What do you mean by rack awareness in HDFS?
Rack awareness is having the knowledge of Cluster topology or more specifically how the different data nodes are distributed across the racks of a Hadoop cluster. The importance of this knowledge relies on this assumption that collocated data nodes inside a specific rack will have more bandwidth and less latency whereas two data nodes in separate racks will have comparatively less bandwidth and higher latency.
The following article provides a very detailed description of Rack Awareness. https://community.hortonworks.com/articles/43057/rack-awareness-1.html
Following link provides how it can be implemented in HDP: https://docs.hortonworks.com/HDPDocuments/HDP2/HDP-2.6.5/bk_hdfs-administration/content/ch_configuri...
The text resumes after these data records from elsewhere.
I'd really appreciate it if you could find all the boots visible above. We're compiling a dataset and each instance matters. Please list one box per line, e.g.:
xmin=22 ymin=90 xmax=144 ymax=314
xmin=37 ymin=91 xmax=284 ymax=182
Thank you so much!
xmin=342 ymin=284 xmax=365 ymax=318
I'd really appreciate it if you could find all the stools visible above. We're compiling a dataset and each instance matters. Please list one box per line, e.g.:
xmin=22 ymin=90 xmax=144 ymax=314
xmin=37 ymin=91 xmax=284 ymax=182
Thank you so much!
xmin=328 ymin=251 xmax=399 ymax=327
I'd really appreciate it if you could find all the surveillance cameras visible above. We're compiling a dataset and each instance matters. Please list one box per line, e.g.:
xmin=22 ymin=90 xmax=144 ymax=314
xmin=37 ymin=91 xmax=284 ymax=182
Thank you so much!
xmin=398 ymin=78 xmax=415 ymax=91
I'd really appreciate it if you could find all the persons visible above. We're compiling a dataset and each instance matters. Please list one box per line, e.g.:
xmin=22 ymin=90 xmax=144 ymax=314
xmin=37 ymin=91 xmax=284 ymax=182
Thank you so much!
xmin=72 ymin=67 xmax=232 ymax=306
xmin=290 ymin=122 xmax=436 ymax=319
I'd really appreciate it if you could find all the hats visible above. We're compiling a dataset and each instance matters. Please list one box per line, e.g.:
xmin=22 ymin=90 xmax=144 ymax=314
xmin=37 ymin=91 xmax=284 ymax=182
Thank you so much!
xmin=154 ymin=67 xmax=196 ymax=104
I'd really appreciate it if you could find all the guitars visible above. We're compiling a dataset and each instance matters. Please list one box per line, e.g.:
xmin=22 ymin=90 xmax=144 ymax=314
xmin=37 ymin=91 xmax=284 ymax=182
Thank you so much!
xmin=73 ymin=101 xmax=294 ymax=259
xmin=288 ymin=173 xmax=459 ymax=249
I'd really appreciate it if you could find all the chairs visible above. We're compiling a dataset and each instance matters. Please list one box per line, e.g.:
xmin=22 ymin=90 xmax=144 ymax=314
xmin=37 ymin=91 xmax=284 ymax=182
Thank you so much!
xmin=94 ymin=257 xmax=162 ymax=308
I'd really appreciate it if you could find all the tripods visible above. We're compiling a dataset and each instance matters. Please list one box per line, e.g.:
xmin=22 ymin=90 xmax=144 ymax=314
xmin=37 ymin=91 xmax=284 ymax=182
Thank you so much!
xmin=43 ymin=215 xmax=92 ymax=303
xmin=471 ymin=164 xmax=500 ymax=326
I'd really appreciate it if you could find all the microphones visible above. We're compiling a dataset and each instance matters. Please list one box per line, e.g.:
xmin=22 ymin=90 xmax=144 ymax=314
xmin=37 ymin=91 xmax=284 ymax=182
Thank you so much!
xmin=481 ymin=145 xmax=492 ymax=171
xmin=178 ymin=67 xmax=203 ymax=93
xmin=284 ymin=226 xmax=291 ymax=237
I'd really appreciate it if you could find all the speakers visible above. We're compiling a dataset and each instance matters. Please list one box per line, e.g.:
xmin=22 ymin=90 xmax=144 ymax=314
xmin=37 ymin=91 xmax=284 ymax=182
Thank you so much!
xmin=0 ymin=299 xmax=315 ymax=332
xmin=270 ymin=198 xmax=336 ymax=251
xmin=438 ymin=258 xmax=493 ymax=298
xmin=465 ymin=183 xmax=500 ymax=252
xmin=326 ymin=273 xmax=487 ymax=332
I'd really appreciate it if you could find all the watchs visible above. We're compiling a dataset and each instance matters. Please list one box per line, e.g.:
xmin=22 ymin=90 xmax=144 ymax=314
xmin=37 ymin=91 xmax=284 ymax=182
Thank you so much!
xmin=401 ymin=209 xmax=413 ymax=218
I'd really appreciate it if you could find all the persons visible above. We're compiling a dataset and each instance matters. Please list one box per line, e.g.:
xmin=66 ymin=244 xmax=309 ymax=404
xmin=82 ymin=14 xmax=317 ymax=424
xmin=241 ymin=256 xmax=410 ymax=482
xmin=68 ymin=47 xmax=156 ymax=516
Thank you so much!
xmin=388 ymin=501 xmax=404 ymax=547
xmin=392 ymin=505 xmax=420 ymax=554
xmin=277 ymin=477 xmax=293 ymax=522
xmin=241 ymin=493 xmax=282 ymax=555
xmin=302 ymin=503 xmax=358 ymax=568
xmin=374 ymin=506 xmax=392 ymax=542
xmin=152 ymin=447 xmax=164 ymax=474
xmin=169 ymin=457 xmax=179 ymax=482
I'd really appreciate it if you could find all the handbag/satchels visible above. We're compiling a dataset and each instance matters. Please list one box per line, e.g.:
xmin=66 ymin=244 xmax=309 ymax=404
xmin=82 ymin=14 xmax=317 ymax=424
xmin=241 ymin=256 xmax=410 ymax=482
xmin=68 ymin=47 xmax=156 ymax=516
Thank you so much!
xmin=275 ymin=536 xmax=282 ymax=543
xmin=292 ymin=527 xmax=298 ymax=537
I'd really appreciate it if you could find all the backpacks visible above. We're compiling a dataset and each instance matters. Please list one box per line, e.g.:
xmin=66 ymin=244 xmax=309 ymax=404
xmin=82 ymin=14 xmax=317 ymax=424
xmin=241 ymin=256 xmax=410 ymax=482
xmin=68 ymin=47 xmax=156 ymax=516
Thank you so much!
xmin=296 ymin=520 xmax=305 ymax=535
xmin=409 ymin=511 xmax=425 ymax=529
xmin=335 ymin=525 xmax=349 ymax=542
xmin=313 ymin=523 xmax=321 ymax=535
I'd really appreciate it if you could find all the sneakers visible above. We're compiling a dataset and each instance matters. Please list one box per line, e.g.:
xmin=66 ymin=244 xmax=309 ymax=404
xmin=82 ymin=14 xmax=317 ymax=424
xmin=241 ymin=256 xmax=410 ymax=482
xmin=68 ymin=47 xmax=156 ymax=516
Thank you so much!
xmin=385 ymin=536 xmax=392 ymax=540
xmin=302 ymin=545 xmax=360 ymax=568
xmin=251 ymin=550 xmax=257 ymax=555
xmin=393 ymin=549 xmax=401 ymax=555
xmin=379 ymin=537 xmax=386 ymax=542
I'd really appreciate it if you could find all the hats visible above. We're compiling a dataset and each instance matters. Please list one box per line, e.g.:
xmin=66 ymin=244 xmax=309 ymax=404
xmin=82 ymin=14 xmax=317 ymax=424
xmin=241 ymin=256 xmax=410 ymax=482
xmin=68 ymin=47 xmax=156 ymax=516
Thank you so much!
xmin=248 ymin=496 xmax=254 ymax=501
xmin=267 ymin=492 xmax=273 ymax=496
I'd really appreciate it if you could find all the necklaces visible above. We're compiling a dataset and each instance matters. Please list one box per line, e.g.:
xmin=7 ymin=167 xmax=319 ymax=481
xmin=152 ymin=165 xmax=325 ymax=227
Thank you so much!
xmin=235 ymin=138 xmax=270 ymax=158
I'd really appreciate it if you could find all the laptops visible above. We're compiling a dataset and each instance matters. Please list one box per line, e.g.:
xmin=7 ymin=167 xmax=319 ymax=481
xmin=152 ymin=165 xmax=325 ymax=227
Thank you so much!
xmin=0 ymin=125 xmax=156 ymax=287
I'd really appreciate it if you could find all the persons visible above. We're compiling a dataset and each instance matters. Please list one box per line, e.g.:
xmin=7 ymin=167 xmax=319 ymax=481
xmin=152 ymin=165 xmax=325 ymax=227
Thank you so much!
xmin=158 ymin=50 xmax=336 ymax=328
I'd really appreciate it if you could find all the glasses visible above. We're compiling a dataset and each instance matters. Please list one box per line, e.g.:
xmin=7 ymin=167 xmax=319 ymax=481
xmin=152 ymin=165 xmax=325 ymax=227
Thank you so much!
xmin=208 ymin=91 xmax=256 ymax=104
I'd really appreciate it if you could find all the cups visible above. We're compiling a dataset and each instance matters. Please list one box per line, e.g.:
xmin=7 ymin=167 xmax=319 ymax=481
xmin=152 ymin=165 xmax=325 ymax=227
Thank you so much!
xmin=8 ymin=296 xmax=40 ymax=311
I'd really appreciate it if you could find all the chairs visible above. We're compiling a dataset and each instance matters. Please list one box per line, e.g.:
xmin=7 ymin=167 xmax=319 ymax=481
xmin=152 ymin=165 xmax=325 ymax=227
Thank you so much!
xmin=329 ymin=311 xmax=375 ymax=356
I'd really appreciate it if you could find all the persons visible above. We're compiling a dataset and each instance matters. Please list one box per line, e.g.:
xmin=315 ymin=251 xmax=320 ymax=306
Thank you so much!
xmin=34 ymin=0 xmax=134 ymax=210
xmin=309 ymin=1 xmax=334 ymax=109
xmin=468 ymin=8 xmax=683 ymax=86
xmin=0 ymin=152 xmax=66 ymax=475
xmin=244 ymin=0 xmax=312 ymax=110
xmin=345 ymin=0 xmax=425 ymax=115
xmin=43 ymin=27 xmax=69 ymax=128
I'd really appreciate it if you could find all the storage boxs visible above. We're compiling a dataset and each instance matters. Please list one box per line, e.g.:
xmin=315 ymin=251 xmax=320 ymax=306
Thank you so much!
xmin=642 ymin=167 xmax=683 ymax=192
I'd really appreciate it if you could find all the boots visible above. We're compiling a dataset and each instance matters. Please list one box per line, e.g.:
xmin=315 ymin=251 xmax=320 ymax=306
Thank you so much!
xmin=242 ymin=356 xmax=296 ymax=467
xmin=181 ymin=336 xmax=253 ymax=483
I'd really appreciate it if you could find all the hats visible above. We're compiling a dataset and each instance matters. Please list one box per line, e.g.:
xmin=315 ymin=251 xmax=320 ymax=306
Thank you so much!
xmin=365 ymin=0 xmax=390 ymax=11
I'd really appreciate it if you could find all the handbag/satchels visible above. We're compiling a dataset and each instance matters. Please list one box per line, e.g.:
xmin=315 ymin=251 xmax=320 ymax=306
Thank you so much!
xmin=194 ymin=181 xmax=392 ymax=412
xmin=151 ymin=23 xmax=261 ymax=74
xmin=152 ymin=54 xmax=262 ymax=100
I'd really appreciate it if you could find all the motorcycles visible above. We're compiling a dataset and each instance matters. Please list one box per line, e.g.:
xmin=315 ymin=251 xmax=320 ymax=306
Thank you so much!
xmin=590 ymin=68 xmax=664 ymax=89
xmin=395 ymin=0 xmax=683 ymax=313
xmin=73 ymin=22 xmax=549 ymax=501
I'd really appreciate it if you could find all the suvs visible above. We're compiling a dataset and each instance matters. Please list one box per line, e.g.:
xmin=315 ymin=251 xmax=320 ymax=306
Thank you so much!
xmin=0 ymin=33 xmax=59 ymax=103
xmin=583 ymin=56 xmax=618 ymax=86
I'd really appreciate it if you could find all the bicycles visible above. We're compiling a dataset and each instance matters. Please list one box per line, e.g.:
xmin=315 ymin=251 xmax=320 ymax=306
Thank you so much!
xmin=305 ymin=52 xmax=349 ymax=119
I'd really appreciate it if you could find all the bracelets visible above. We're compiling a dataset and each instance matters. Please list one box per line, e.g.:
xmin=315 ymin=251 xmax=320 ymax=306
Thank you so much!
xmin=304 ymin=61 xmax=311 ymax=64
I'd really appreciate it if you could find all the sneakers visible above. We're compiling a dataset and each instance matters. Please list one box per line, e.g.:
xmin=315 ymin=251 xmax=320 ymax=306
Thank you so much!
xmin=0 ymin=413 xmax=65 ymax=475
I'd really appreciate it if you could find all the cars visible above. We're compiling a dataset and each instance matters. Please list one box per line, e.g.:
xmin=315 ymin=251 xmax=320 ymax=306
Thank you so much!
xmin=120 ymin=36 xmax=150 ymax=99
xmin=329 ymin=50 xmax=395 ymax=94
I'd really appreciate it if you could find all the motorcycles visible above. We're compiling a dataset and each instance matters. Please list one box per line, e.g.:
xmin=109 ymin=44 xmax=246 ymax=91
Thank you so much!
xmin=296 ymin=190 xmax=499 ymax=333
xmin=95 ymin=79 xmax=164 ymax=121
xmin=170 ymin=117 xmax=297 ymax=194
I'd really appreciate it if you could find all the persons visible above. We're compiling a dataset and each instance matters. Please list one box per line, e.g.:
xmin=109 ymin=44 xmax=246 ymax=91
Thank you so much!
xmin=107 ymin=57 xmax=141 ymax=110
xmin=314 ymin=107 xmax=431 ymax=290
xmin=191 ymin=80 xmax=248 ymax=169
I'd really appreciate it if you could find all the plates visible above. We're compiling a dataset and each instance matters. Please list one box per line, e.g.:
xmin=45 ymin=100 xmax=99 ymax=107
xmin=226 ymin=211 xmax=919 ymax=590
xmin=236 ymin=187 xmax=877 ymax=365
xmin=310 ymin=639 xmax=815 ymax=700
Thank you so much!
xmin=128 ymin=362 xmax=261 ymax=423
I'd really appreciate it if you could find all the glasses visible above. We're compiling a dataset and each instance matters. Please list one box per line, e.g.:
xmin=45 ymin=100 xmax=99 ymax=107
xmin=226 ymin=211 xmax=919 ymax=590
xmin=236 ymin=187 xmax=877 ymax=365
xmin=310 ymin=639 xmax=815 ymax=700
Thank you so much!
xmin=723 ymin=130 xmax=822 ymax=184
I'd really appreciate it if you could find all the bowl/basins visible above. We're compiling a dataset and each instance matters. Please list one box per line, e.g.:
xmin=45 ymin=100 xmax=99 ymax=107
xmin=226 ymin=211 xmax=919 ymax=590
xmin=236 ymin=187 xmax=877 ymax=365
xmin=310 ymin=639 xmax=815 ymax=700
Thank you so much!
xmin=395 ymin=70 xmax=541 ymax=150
Rack awareness is the knowledge of network structure(topology) ie location of different data node across the Hadoop cluster. While reading/writing data in HDFS, Name node chooses the Data node which is in the same rack or if not available atleast in a nearby rack. This is done by maintaining Rack id of each data node by name node. This process of choosing nearby Datanodes based on Rack ID is called as Rack Awareness. By default, Hadoop assumes all Data node belongs to the same Rack.
Rack awareness is important due to below reasons :
• It ensures high data availability and reliability.
• It improves network bandwidth.
• It increases cluster performance.
• It helps to recover data if Rack failure occurs. If rack id information is known, a back node can be easily located in case of Rack failure.